“Look for the wyvern,” Chris told me. “It’s not on the maps.”
So I set off to find the secret footpath between high walls
snaking through the Grange. Isn’t it bad enough these apps
leave me in dead ends, then drop their signals,
as when I was given a fenced-in graveyard as a shortcut?
The markers were taller than men, and everyone here knows
that stone is unpredictable. Rubble rebels, as in what
closed the Radical Road (“high risk of rockfall”) and whose
“unconforming” nature changed the face of geology.
They sing as they avalanche austerely down the prominence
of their couchant volcano, a former flame. I came to see
this city reared itself out of sandstone—the wyvern’s sibilance.
It’s semiotically rich, a theorist would say: how the volcano
gives rise to the castle, a stronghold on the peak, while en face
across the Royal Mile sits the decorative pile where we know
soft power mounts a charm offensive—a woman’s palace
with a physic garden. It was usurped from the monks
who made their peaceful anchorage in the lee of Arthur’s Seat.

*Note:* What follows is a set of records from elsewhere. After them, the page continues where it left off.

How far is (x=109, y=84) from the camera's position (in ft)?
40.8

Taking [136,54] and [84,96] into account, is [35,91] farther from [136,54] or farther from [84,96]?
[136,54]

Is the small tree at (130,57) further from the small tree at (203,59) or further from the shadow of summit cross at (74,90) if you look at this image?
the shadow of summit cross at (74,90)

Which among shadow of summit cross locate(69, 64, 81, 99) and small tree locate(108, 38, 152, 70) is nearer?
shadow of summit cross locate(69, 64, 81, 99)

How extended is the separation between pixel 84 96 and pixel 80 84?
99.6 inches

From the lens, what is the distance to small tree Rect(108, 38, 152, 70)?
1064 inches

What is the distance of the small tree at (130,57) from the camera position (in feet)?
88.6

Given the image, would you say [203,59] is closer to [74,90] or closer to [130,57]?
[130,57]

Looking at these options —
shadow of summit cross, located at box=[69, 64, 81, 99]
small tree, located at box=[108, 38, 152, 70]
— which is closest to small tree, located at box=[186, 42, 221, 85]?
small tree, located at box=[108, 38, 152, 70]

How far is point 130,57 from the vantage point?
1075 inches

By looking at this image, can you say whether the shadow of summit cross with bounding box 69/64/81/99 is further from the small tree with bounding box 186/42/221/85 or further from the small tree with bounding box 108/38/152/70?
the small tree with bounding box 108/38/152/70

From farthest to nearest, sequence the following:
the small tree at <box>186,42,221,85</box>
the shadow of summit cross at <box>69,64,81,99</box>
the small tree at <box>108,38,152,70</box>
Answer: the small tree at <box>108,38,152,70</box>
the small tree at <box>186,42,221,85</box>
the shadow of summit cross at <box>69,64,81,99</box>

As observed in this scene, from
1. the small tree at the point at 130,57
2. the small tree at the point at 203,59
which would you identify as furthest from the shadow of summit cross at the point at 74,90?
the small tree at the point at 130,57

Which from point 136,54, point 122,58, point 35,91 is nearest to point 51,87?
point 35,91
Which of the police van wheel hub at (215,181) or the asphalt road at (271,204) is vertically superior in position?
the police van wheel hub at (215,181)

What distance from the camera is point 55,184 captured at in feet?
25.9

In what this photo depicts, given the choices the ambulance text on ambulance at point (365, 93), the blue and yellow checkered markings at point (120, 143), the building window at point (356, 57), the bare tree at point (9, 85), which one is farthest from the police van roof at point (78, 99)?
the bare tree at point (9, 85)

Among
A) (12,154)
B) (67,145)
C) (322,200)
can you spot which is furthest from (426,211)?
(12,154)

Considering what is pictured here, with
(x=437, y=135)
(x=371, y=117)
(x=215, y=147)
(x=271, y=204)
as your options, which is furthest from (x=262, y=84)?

Bloodred rubies of Mary Stuart’s rosary glitter as chunks
of history fall from the Abbey roof. Where the kings eat,
a holy stag set its flaming hoof. And where there’s murder
it’s always in the chambers of the heart: the beds are soft.
Someone should have told Mary to be alerter
to the wyverns. Rocks can be scaled and fealty sloughed.

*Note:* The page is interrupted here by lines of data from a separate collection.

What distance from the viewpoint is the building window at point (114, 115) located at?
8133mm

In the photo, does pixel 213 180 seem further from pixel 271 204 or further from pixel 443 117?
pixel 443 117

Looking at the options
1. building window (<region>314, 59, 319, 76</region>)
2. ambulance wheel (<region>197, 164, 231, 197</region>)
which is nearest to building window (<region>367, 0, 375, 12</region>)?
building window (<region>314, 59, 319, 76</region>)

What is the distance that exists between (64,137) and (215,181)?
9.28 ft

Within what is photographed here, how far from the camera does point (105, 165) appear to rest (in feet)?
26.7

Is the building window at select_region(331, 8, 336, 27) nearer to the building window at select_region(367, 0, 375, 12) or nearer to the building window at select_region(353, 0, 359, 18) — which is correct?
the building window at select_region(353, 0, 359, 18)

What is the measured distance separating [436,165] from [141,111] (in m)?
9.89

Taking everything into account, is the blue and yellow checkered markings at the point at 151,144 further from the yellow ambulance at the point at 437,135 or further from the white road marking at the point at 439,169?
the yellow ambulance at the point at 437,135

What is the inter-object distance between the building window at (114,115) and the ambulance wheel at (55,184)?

“Look for the wyvern.” So I go to the poison garden
where the belladonna is kept in cages, though the pollinator
roams freely in it. In fact, shadows, like a pardon,
widen their bee stripes on the path as the time grows later
and hemlock vies with the castor bean’s claim
to importance as assassin versus state executioner.
And now the owls and church bells utter the selfsame
chime, though not on purpose. Nor do the dead, I’m sure,
play chess except as two dates reach a stalemate.
The grammar of romance demands ellipses, perhaps . . .
as “loan” for “lane” gets at the glamour (same root,
in Scots) of a temporary state. It’s not on the maps.